Иллюстрация: Мария Толстова / Медиазона
Дело в отношении 28-летнего Сергея Меденкова было возбуждено по части 1 статьи 318 УК (применение в отношении представителя власти насилия, не опасного для жизни и здоровья) 1 ноября. На следующий день его объявили во всероссийский розыск — следователь установил, что в начале сентября Меденков вылетел в Баку и в Россию с тех пор не вернулся. 14 ноября следователь заочно предъявил активисту обвинение, и он попал уже в международный розыск.

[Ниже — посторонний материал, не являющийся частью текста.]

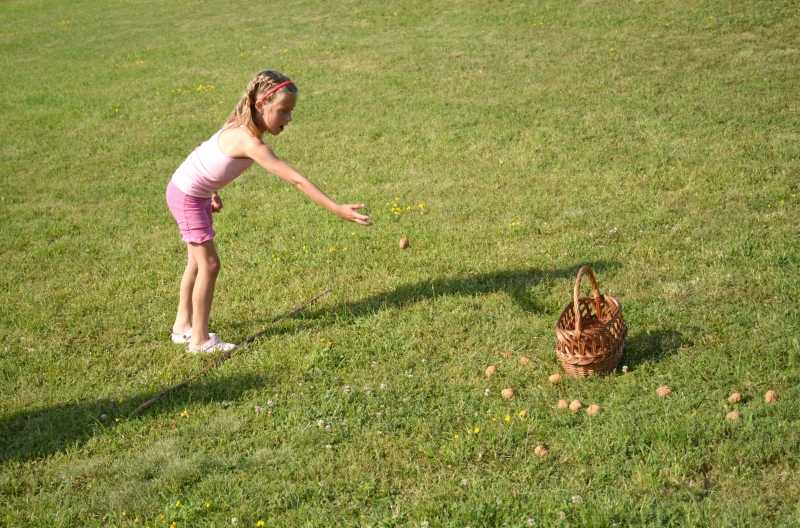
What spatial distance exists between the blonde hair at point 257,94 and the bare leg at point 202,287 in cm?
88

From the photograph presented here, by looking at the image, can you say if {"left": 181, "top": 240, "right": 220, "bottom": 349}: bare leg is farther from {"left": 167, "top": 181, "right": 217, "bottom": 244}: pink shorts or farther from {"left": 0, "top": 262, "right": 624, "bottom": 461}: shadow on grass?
{"left": 0, "top": 262, "right": 624, "bottom": 461}: shadow on grass

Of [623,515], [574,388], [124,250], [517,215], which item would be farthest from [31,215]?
[623,515]

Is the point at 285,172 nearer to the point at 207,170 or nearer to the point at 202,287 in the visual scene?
the point at 207,170

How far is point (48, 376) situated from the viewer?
5254mm

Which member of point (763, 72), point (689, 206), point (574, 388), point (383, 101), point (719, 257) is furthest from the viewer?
point (383, 101)

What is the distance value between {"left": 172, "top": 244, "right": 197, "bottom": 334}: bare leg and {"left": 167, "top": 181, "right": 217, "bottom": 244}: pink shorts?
364 mm

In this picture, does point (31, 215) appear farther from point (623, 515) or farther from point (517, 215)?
point (623, 515)

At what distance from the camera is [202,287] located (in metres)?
5.35

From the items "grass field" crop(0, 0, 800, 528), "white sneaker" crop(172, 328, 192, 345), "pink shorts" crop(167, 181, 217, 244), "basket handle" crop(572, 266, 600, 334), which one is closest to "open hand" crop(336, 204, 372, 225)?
"grass field" crop(0, 0, 800, 528)

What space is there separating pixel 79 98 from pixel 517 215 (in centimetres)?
958

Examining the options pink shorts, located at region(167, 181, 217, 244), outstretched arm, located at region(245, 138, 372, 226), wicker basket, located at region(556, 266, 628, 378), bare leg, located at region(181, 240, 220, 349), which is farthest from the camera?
bare leg, located at region(181, 240, 220, 349)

По версии следствия, во время демонстрации 27 июля Меденков «потянул за бронежилет» сотрудника ОМОН Максима Салиева, который пытался задержать одного из митингующих в Театральном проезде. 37-летний Салиев уже проходил потерпевшим по делу Евгения Коваленко, который получил 3,5 года колонии за брошенную в него урну. Меденков, как считает следствие, тоже применил насилие к бойцу Салиеву — вместе с Коваленко потянул его за бронежилет и попытался повалить на спину. «Чтобы не упасть и освободиться от такого захвата, я отступил и вынуждено выпустил задерживаемое мною лицо. <…> За бронежилет меня тянули силой, лишая возможности двигаться и причиняя физическую боль», — рассказывал омоновец на допросе.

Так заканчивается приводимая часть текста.